3) nos momentos críticos de autorizações dos licenciamentos houvesse um esforço político efetivo do governo para garantir medidas governamentais como o próprio fortalecimento da Funai na região de Altamira e a garantia da posse plena das terras indígenas afetadas, a exemplo da homologação da terra indígena Cachoeira Seca; e

4) que o direito de consulta aos povos indígenas não fosse reiteradamente invisibilizado pelo Estado brasileiro.

No caso Waimiri, além do processo de consulta não ter sido nem prévio nem pacifico, todo o processo de autorização da Linha trouxe à tona o conflito advindo da construção da BR 174. Foi no processo desse empreendimento, ocorrido na década de 70, que aquele povo foi quase dizimado. Até hoje os Waimiri Atroari se recuperam dessa ação brutal do Estado Brasileiro. O relatório da Comissão Nacional da Verdade sobre os Waimiri Atroari e sobre a BR 174 relata como esse povo (e outros) conheceu de perto as práticas da ditadura e ainda convive com esse medo.

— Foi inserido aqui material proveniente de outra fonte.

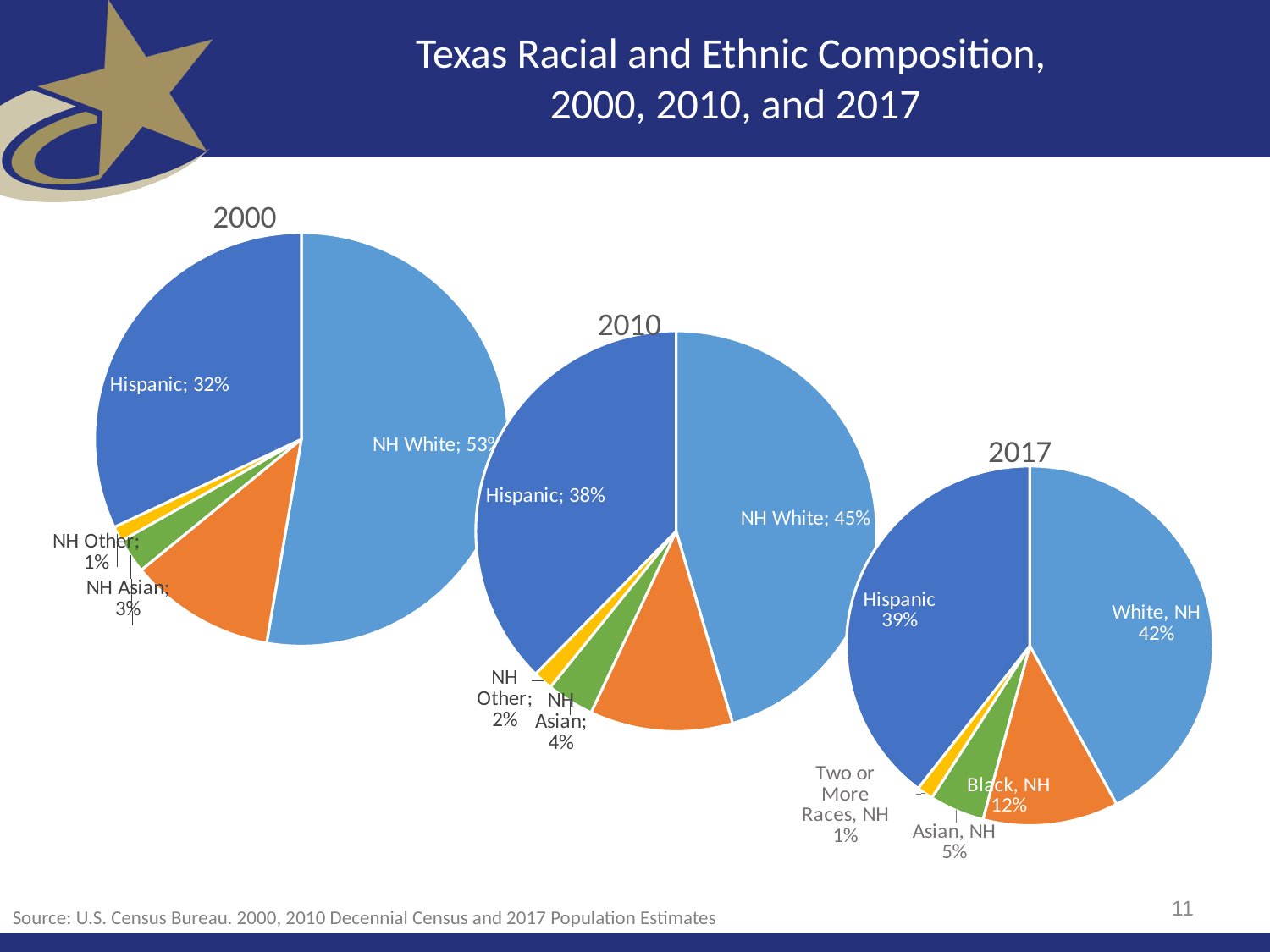
Across the 2000, 2010 and 2017 pie charts, does the Hispanic share rise or fall over time? Rise In the 2000 pie chart, which is larger, the NH Asian share or the NH Other share? NH Asian In the 2017 pie chart, which group has the largest share? White, NH In the 2017 pie chart, what share is Black, NH? 12% In the 2017 pie chart, which group has the smallest share? Two or More Races, NH In the 2010 pie chart, what share is Hispanic? 38% How many pie charts are on the slide? 3 In the 2010 pie chart, what share is NH Asian? 4% In the 2000 pie chart, what share is NH White? 53% In the 2010 pie chart, what is the difference between the NH White share and the Hispanic share? 7% What kind of charts are shown on the slide? Pie charts In the 2000 pie chart, what share is Hispanic? 32%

O governo brasileiro, a partir da pressão exercida sobre a Funai e seus servidores, sobre os indígenas e respaldando-se em decisões tomadas a partir de critérios estritamente políticos reproduz, em 2015, o temor que ainda está no cotidiano coletivo dos Waimiri Atroari (e outros): o de que eles são inimigos e precisam ser “eliminados”. Apesar da Presidenta da República ser uma das porta-vozes para que aquele tempo não volte mais, percebe-se que, sob seu comando, interesses econômicos e partidários prevalecem em detrimento dos direitos humanos dos povos indígenas. No Brasil, preocupantemente, os povos indígenas ainda são vistos como um obstáculo para o país, ou, pelo menos, para alguns políticos.